# FBQ2496 and Sampson S-direct



## t6902wf (Nov 14, 2008)

I have a Sampson S-direct getting a signal from my receiver going to a FBQ2496 and on to a EP4000 driving my sub.

I am trying to get Audyssey into the mix but I can't find a way that does not cause an odd FR.

I had heard that you can turn off the sub and run Audyssey, then turn on the sub and EQ it. When I do that and enable the sub I can't turn on Audyssey.

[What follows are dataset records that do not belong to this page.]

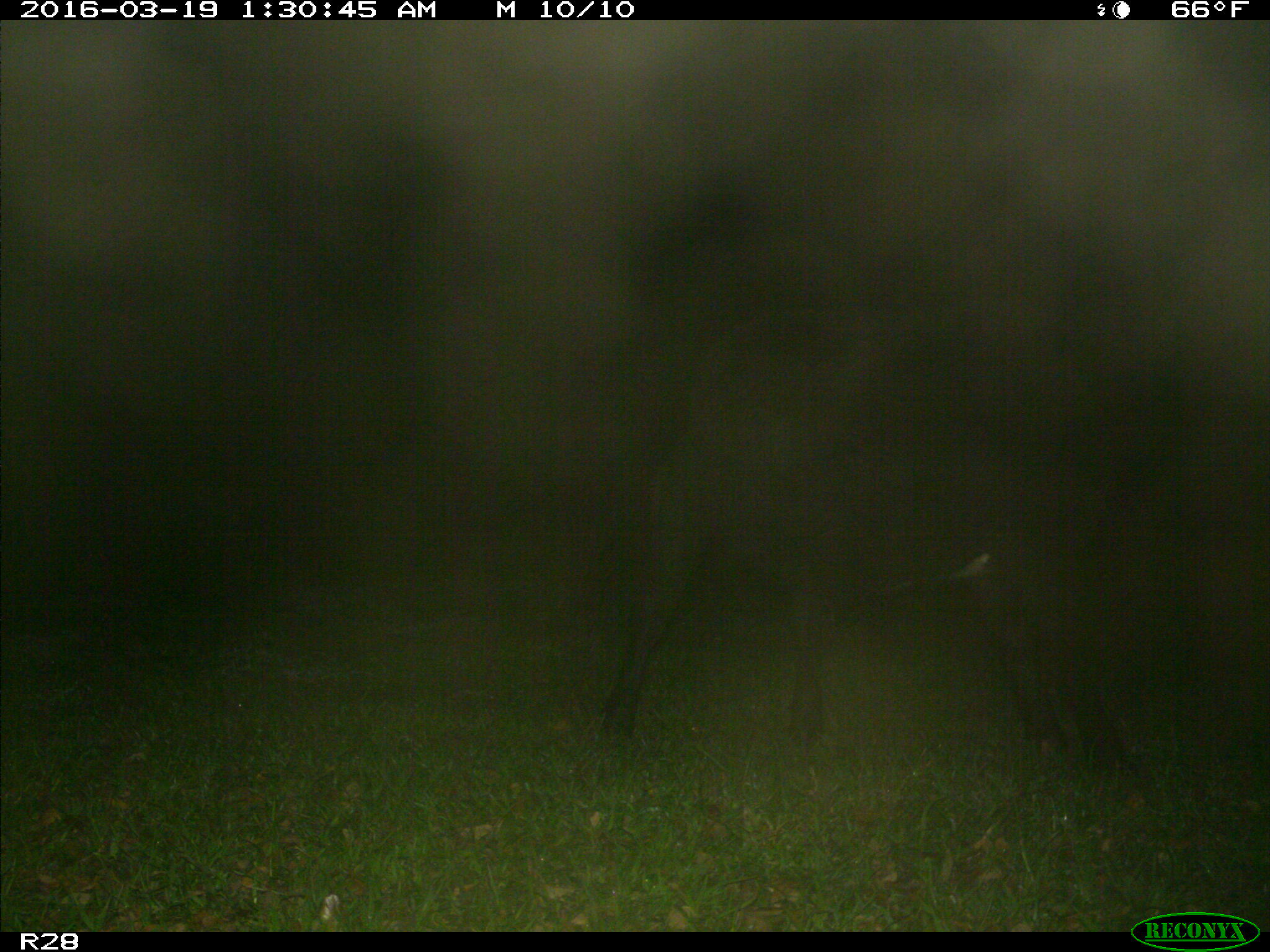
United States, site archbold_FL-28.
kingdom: Animalia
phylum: Chordata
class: Mammalia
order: Artiodactyla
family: Bovidae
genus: Bos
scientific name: Bos taurus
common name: domestic cow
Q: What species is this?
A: Bos taurus (domestic cow).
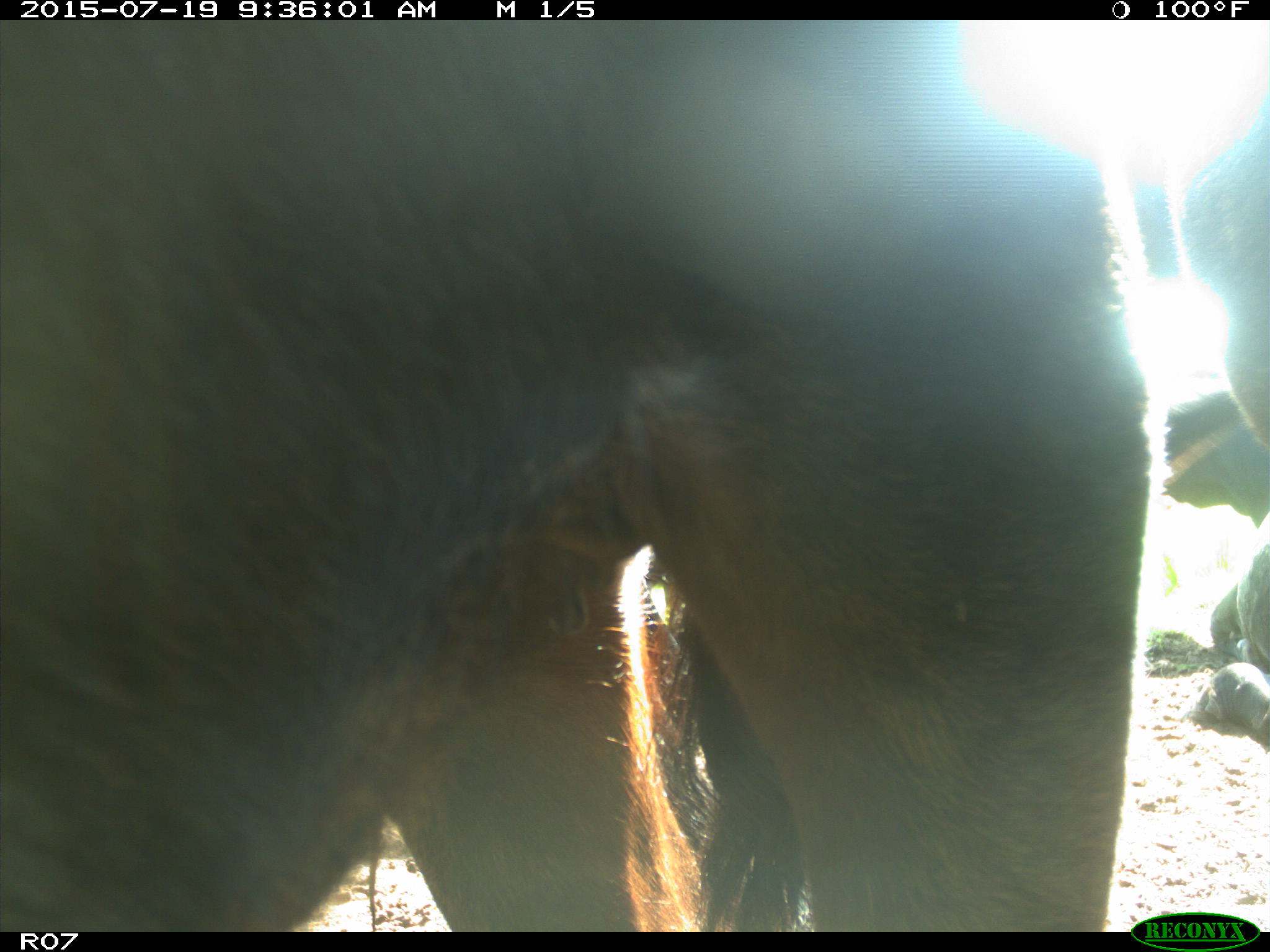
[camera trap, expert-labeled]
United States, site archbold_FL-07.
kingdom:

Is there a way to get them to play nicely together?


----------



## lsiberian (Mar 24, 2009)

t6902wf said:


> I have a Sampson S-direct getting a signal from my receiver going to a FBQ2496 and on to a EP4000 driving my sub.
> 
> I am trying to get Audyssey into the mix but I can't find a way that does not cause an odd FR.
> 
> ...


You don't need Audyssey the FBQ2496 is more capable than Audyssey is. I'd not even try running Audyssey on top of a pro EQ system.


----------



## t6902wf (Nov 14, 2008)

lsiberian said:


> You don't need Audyssey the FBQ2496 is more capable than Audyssey is. I'd not even try running Audyssey on top of a pro EQ system.


I use the BFD up to 100Hz. What about from there on up?


----------